Amazon Prime may not have as much A-list horror fare as some of its competitors, but when it comes to B-horror, the streaming platform contains a hidden smorgasbord.
The Manster (1959)
An American reporter working in Japan finds out that two heads are better than one in this bizarre late-night co-production with scenes that inspired parts of Sam Raimi’s Army of Darkness.
Death Ship (1980)
It may boast the cast of a made-for-TV movie, but this underseen gem is one of the most skin-crawling haunted house movies ever made—never mind that the “house” in question is a Nazi torture ship.
The Funhouse Massacre (2015)
Six terrifying psycho killers break out of an Asylum and take over a haunted house attraction. As unsuspecting victims step into the funhouse mazes, they are set upon by senseless violence.
Hulu may have kicked off primarily as a vector for TV, but it soon added movies to its roster. It now boasts some intriguing B-movie horror, especially from recent years.
The ABCs of Death (2012)
This 26-segment anthology adds diversity into B-horror with alphabet-inspired scares from a plethora of directors.

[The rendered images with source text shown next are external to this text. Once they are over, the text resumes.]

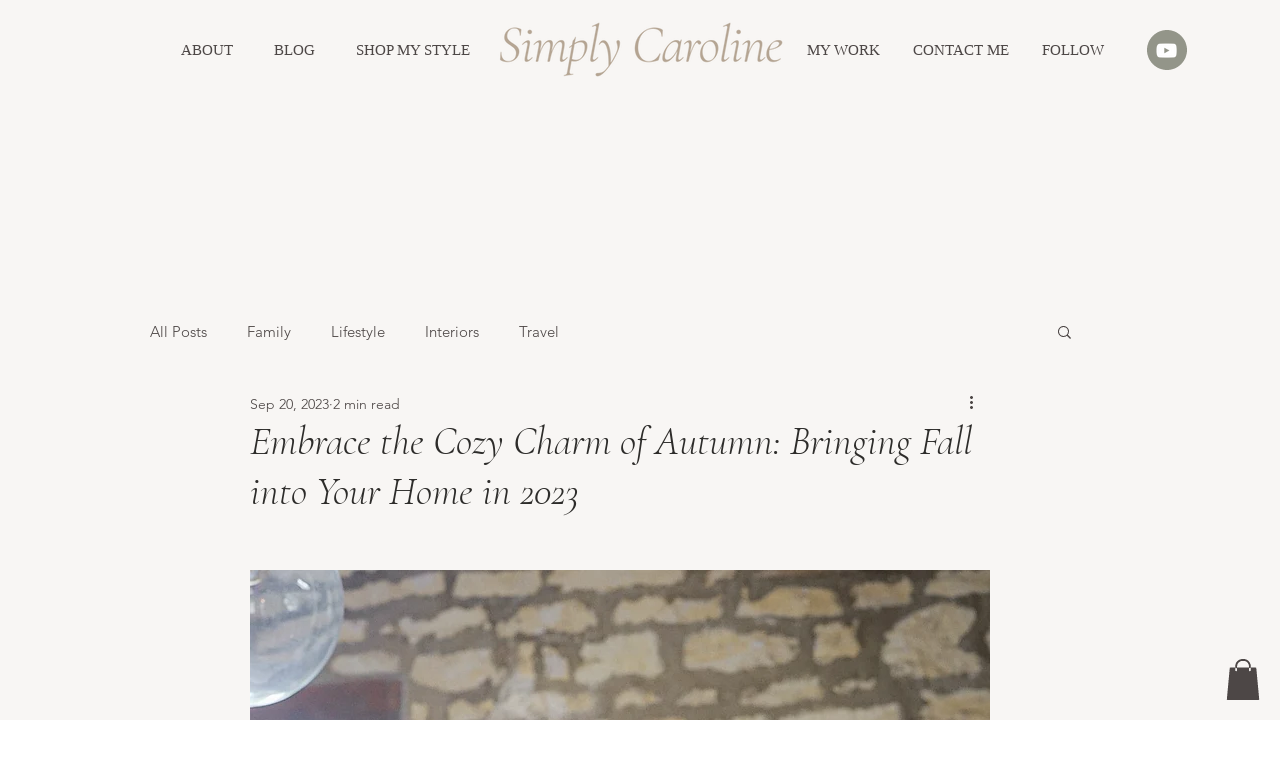

--- FILE ---
content_type: text/html; charset=utf-8
request_url: https://www.google.com/recaptcha/api2/aframe
body_size: 224
content:
<!DOCTYPE HTML><html><head><meta http-equiv="content-type" content="text/html; charset=UTF-8"></head><body><script nonce="XNZlKc3oNmPUm_fcj93DcA">/** Anti-fraud and anti-abuse applications only. See google.com/recaptcha */ try{var clients={'sodar':'https://pagead2.googlesyndication.com/pagead/sodar?'};window.addEventListener("message",function(a){try{if(a.source===window.parent){var b=JSON.parse(a.data);var c=clients[b['id']];if(c){var d=document.createElement('img');d.src=c+b['params']+'&rc='+(localStorage.getItem("rc::a")?sessionStorage.getItem("rc::b"):"");window.document.body.appendChild(d);sessionStorage.setItem("rc::e",parseInt(sessionStorage.getItem("rc::e")||0)+1);localStorage.setItem("rc::h",'1769218880135');}}}catch(b){}});window.parent.postMessage("_grecaptcha_ready", "*");}catch(b){}</script></body></html>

From director Patrick Lussier (Drive Angry) and screenwriter Todd Farmer (Jason X) comes this wild tale of a new face in Halloween horror, a seemingly unstoppable serial killer whose bloodbath has to be seen to be believed.
Rideshare driver Kurt Kunkle (Joe Keery) is desperate to heighten his social media following. In order to go viral, he concocts a deadly plan.
With some exclusive distribution deals, HBO Max not only gets some of the newest stuff from Warner Bros., it also has a wealth of other B-horror options.
It’s somewhat de rigueur to refer to movies from Japan as “weird,” but there’s weird and then there’s this bonkers 1977 classic—a haunted house picture like you’ve never seen before.
The Brood (1979)
A divorced couple goes head to head in a brutal custody battle over their daughter. When the ex-wife turns to therapy, she's encourage to indulge the rage brewing inside her—to deadly ends.
House on Haunted Hill (1999)
The first of a string of gory remakes of classic shlock horror films that continued into the 2000s, House on Haunted Hill brings the creaky fun of the original but also ups the blood quotient by about a million gallons.
You may have to watch the occasional commercial, but you can find some fascinating horror fare streaming for free on Tubi.
One Dark Night (1982)
Before he helmed fan favorite Friday the 13th installment Jason Lives, Tom McLoughlin wrote and directed this wild feature debut about a girl who spends the night in a mausoleum where the dead aren’t exactly at rest…
The Stuff (1985)
Larry Cohen (It’s Alive) brings you the best movie about killer yogurt that you will ever watch!
Chopping Mall (1986)
Some “state of the art” security robots go haywire while guarding an upscale shopping mall. Unfortunately, they do so on the same night that a bunch of teenage employees decide to stage a party in the mall after hours.